## USING THE INFORMATION:
1. Duplicate everything in the Crockett family passage from "Their son was" down to "and Mount Desert.".
2. List every person named in the Crockett family passage.
3. State whether each statement agrees with the Crockett family passage, answering yes or no and quoting the deciding words: (a) The clipper ship Surprise was launched in 1850. (b) Nicholas died at sea at the age of 30. (c) Reuben commanded a coastwise steamer.

Solace's first voyage ended tragically with the loss of her first baby and froze her heart to Silas's passion for ships and the sea until one day in 1850, when the clipper ship Surprise was launched, something in her husband's proud face made her suddenly understand the nobility and dignity of the Crocketts' tradition of bold seamanship. This flash of comprehension left her able to endure more patiently the coming of her second child after Silas had sailed alone for Australia.

Their son was Nicholas, a Crockett through and through who took to the sea with incredible swiftness, married Deborah Parsons, and, in the face of her increasing impatience, stuck to the worn-out tradition of those who went down to the sea in sailing ships rather than in the incoming steamdriven craft. At 25 Nicholas lost his life at sea and left behind him Reuben, a less venturesome Crockett, but one, nevertheless, destined to carry on family tradition somewhat humbly by commanding a coastwise steamer that plied up and down the fog-swept stretch between Rockland and Mount Desert.

## AVAILABLE DATA:
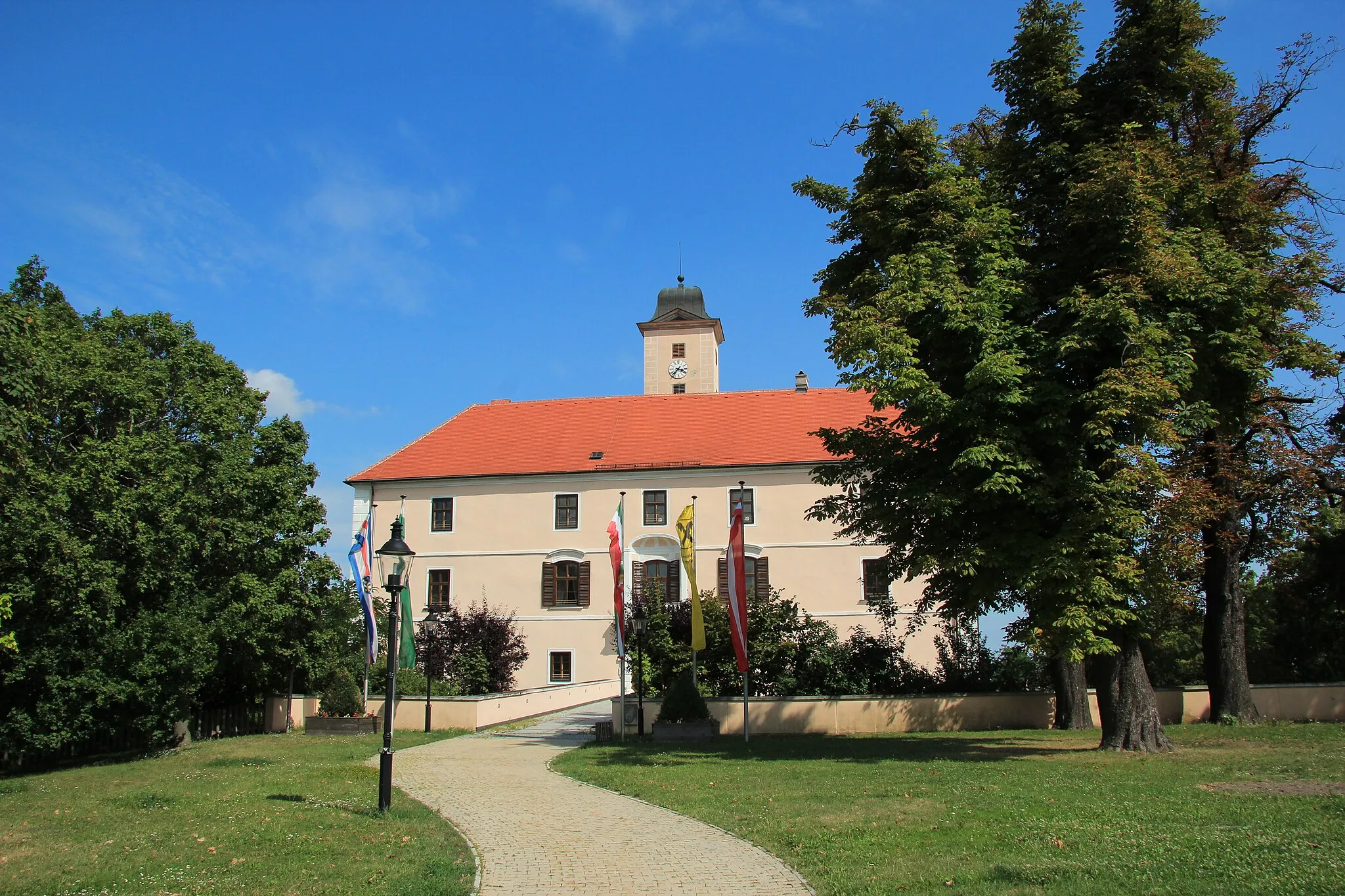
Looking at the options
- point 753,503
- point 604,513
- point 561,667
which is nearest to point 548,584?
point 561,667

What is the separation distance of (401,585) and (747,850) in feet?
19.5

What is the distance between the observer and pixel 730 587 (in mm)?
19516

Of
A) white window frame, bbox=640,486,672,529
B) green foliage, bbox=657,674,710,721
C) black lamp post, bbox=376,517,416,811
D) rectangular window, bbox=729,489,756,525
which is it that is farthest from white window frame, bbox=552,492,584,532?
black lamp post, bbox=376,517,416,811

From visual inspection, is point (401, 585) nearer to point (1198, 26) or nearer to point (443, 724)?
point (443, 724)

--

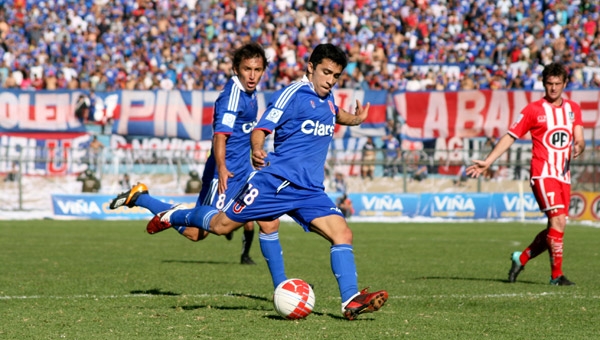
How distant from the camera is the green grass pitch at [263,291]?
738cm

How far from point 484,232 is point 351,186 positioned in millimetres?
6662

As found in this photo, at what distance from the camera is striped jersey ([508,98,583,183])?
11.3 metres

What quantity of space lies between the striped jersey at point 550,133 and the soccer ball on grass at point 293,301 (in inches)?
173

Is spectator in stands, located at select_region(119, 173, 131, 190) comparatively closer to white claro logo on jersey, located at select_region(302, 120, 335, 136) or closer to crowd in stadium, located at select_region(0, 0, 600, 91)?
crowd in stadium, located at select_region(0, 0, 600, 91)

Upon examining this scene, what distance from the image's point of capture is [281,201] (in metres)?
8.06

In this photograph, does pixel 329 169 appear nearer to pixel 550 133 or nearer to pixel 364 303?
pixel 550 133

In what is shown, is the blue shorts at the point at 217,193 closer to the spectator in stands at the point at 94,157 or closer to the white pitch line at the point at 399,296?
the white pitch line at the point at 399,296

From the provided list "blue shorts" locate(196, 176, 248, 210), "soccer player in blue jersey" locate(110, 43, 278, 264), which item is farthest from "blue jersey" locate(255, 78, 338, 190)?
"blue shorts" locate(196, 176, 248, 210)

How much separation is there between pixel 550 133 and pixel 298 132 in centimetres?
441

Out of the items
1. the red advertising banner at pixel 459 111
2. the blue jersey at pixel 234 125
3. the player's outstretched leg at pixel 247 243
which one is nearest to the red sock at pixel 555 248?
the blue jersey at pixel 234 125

## YOUR WRITTEN ANSWERS:
1.
Their son was Nicholas, a Crockett through and through who took to the sea with incredible swiftness, married Deborah Parsons, and, in the face of her increasing impatience, stuck to the worn-out tradition of those who went down to the sea in sailing ships rather than in the incoming steamdriven craft. At 25 Nicholas lost his life at sea and left behind him Reuben, a less venturesome Crockett, but one, nevertheless, destined to carry on family tradition somewhat humbly by commanding a coastwise steamer that plied up and down the fog-swept stretch between Rockland and Mount Desert.

2.
Solace
Silas
Nicholas
Deborah Parsons
Reuben

3.
(a) Yes: "one day in 1850, when the clipper ship Surprise was launched"
(b) No: "At 25 Nicholas lost his life at sea"
(c) Yes: "commanding a coastwise steamer that plied up and down the fog-swept stretch between Rockland and Mount Desert"